Chunky Vegetable Mornay
- 1 large leek, sliced
- 1 large green capsicum / bell pepper, diced
- 1 large carrot, diced small
- 1 large stick celery, diced small
- ½ cup white wine
- 1 tsp Dijon mustard
- 1 tablespoon lemon juice
- 1 clove garlic, crushed
- 2 bay leaves
- 1 tablespoon nutritional yeast
- 1 cup soy / other plant milk
- 1 cup boiling water
- 2 tablespoons creamy style hummus
- 1 tsp chicken style stock powder
- 1 head broccoli, cut into small florets
- 2 tsp cornflour mixed til smooth with a splash of soy milk
- Salute the 1st 4 ingredients (leek to celery) in a large frying pan (skillet or casserole dish with a close fitting lid) until tender, adding a splash of water if necessary to stop sticking.
- Add the remaining ingredients apart from broccoli & cornflour mix and stir well, replace the lid and simmer for 10 minutes. Add the broccoli and replace lid, allow to steam until broccoli is almost done. Add the cornflour mix, and stir slowly until thickened and flour is cooked out. Turn off the heat, replace lid and allow to sit whilst you prepare the plates & accompaniments.
- Best served with mashed potatoes, or a cooked grain. May also go well with wholewheat pasta.
This was inspired by Fatfreevegan’s recipe for Dal Tadka, I wanted to include more veggies and tweaked the method and spices a little.
Cauliflower & Kale Dhal (pressure cooker)
- 2 brown onions, chopped
- 1 inch piece ginger, grated
- 2 large cloves garlic, minced, grated for finely chopped
- 1 cup split red lentils
- 3 cups water,
- 1 teaspoon vegetable stock powder (optional)
- 1 large tomato, chopped
- 3 cups small cauliflower florets
- ½ bunch kale, de-stemmed & finely chopped
- 1 heaped tsp cumin seeds
- 1 teaspoon turmeric
- ½ teaspoon salt (optional)
- 1 tsp ground coriander
- ½ tsp chilli powder / to taste (optional)
- 1 teaspoon garam masala / dhal spice mix / curry powder
- Put rice on to cook if you are serving with rice.
- Heat the pressure cooker on brown function, add one of the onions, all the ginger and garlic and stir around for a minute, add a splash of water or stock if starts to stick.
- Add the lentils, water, stock powder if using, tomato, cauliflower, kale, cumin seeds, turmeric & salt and stir thoroughly.
- Lock down the lid and set to high pressure for 10 minutes.
- Whilst the dhal is cooking, heat a large frying pan and dry fry the onion with remaining spices for 5-10 minutes, over a medium heat.
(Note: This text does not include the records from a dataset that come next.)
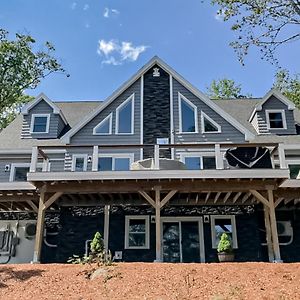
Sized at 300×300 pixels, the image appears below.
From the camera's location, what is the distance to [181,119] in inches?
636

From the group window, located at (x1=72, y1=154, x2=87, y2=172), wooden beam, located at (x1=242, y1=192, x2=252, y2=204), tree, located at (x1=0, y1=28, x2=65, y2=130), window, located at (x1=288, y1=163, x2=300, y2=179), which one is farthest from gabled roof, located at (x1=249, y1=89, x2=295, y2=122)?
tree, located at (x1=0, y1=28, x2=65, y2=130)

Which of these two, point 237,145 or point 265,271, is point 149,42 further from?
point 265,271

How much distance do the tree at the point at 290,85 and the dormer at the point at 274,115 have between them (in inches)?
479

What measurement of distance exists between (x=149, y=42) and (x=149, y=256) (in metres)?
9.36

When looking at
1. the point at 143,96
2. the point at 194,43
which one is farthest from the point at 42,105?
the point at 194,43

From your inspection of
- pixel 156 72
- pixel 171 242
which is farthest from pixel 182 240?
pixel 156 72

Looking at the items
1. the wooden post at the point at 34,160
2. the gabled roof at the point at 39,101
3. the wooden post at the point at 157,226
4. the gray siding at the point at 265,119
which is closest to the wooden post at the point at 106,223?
the wooden post at the point at 157,226

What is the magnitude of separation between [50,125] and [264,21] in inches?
385

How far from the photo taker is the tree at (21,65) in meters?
23.5

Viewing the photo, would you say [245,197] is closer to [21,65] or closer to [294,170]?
[294,170]

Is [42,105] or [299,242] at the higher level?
[42,105]

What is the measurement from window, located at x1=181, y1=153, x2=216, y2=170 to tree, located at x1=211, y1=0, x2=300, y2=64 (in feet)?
14.1

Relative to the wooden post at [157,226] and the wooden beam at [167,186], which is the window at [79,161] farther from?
the wooden post at [157,226]

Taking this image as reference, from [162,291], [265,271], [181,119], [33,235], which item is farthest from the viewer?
[181,119]
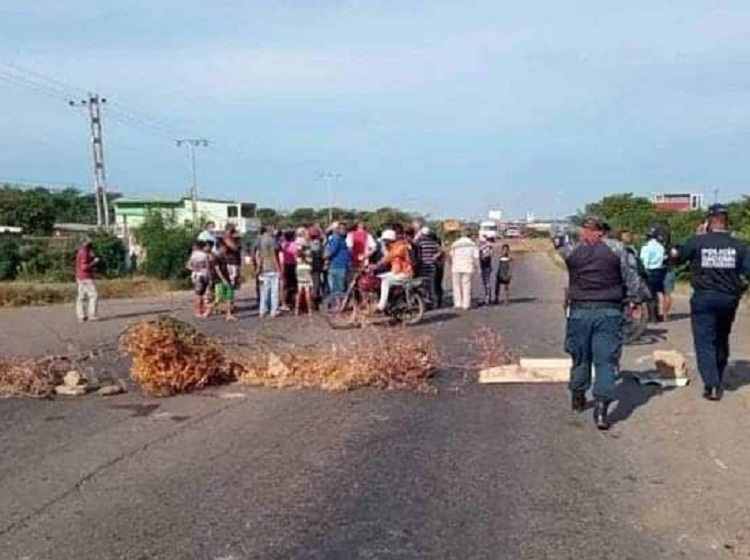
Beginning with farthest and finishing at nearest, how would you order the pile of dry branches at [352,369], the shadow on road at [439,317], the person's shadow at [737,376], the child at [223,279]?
1. the child at [223,279]
2. the shadow on road at [439,317]
3. the pile of dry branches at [352,369]
4. the person's shadow at [737,376]

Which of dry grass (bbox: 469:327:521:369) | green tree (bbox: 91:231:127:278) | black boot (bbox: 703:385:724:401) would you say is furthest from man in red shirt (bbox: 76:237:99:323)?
green tree (bbox: 91:231:127:278)

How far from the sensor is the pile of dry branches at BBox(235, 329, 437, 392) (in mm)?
11516

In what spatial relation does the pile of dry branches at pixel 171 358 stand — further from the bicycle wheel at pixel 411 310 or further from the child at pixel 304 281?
the child at pixel 304 281

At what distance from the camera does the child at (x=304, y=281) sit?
2061 cm

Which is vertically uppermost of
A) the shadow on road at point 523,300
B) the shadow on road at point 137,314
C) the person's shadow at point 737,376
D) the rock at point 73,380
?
the rock at point 73,380

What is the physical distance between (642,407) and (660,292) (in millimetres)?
9791

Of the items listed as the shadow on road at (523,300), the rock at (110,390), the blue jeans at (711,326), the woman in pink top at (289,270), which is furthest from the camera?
the shadow on road at (523,300)

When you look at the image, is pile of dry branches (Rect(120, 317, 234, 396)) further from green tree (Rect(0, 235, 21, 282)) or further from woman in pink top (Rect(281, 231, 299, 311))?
green tree (Rect(0, 235, 21, 282))

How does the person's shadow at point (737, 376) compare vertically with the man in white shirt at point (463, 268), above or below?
below

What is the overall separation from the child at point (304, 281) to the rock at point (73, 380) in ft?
29.4

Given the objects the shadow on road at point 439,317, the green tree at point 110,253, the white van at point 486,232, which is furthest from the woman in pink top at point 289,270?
the green tree at point 110,253

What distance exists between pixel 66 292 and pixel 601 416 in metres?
26.7

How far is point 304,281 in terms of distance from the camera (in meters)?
20.6

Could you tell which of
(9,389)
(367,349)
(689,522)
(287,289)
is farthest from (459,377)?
(287,289)
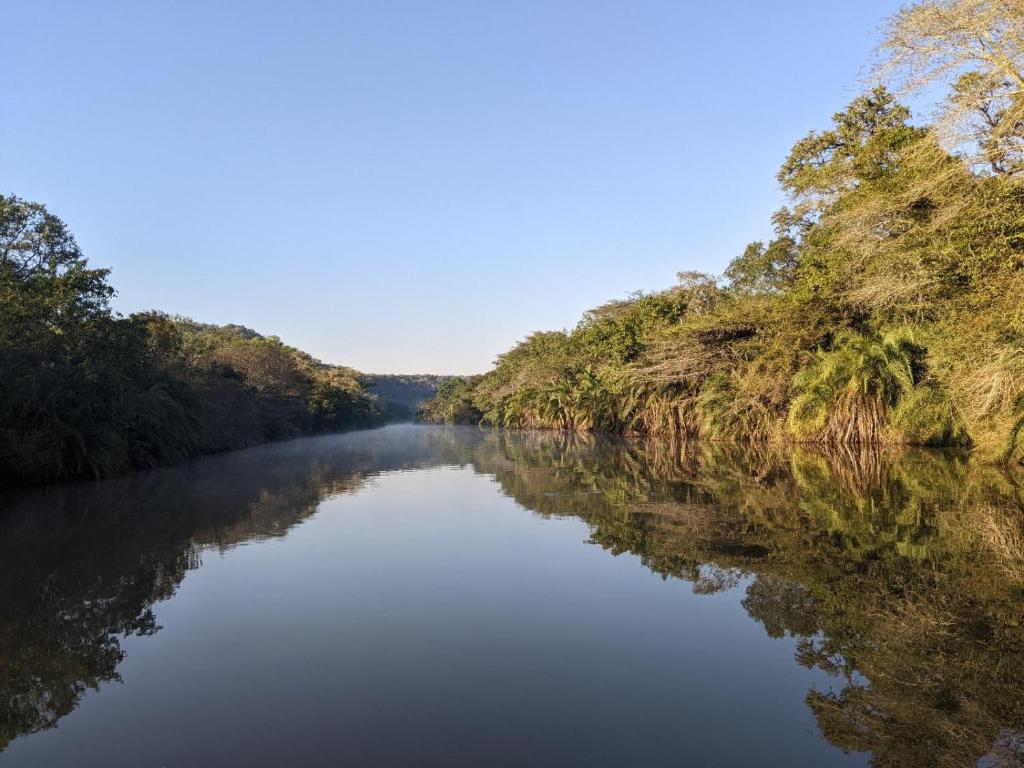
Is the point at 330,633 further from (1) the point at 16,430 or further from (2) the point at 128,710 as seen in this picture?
(1) the point at 16,430

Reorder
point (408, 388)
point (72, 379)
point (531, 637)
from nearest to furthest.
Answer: point (531, 637) < point (72, 379) < point (408, 388)

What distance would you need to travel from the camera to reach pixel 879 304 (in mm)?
19156

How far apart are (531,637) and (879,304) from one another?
17.6 m

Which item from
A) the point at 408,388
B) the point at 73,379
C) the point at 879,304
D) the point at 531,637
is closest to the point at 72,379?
the point at 73,379

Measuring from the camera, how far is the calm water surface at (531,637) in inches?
146

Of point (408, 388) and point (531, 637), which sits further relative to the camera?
point (408, 388)

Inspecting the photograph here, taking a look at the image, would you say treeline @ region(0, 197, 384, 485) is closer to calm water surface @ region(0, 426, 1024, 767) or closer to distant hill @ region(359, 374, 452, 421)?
calm water surface @ region(0, 426, 1024, 767)

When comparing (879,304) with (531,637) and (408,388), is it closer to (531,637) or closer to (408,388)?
(531,637)

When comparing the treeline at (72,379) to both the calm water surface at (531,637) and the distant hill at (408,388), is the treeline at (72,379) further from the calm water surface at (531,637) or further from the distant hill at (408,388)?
the distant hill at (408,388)

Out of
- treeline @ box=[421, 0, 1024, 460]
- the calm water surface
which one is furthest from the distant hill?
the calm water surface

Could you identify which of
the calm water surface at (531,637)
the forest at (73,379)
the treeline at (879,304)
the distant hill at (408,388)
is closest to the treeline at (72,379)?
the forest at (73,379)

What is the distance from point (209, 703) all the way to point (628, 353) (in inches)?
1489

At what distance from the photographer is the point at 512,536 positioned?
9664 millimetres

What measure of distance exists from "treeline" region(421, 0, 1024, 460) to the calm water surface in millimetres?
4780
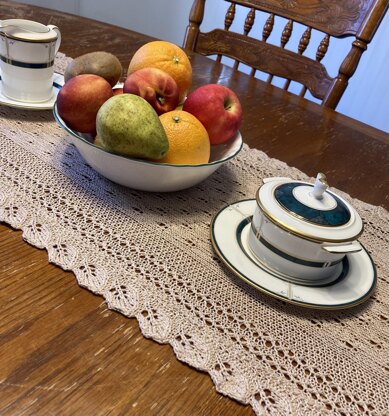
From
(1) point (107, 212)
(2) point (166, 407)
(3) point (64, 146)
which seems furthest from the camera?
(3) point (64, 146)

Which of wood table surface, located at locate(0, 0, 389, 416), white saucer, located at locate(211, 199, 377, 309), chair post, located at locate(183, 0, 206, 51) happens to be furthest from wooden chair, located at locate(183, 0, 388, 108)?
wood table surface, located at locate(0, 0, 389, 416)

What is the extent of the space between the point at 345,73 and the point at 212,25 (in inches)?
60.4

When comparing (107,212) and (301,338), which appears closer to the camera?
(301,338)

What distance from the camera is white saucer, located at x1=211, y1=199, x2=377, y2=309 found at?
0.40 m

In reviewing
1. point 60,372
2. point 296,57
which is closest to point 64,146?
point 60,372

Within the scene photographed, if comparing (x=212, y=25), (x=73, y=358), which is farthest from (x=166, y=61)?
(x=212, y=25)

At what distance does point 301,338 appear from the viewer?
0.38m

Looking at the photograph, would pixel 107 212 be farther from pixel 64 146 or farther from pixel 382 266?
pixel 382 266

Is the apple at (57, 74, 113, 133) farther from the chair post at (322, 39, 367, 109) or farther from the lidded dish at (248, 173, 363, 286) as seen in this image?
the chair post at (322, 39, 367, 109)

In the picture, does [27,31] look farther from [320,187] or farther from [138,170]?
[320,187]

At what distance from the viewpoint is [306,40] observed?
3.45ft

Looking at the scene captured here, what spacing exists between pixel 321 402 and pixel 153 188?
285 millimetres

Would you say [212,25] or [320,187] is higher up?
[320,187]

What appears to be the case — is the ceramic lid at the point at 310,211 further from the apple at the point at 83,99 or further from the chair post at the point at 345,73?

Use a lid to catch the steam and prevent them from sticking.
- Once the dhal is finished, release the steam and add the cooked onions and spices; stir well and serve.
- Great with mango chutney, freshly chopped coriander and a sprinkle of coconut if you wish.
This is really a meal in a bowl and yet another easy way of getting fantastic nutrition into children – you can puree this soup if you want to hide the awesome but yet suspicious ingredients! Along with a hunk of wholegrain bread this is dinner on the table in 30 minutes.
Sweet Potato, Capsicum & Chickpea Soup with Spinach
Recipe type: Soup
- 1 medium / large brown onion
- 2 cloves garlic
- 1 large red capsicum (bell pepper), diced
- 2 teaspoon ground cumin
- 1 teaspoon ground coriander
- ¼ teaspoon ground chllies
- 2 cups cooked chickpeas
- 500g sweet potato - diced
- 1.2 litres vegetable stock
- 1 small glass white wine
- 2 large handfuls of baby spinach leaves
- Heat large soup pot over a medium heat and sauté the onion, garlic, and capsicum until softened a little, be careful not to burn the garlic
- Add the spices, chickpeas, sweet potato, wine and stock and bring to the boil.
- Once the potatoes are tender, stir in the baby spinach and stir until wilted.
- Use a potato masher or stick blender if liked to make a little smoother, or serve chunky.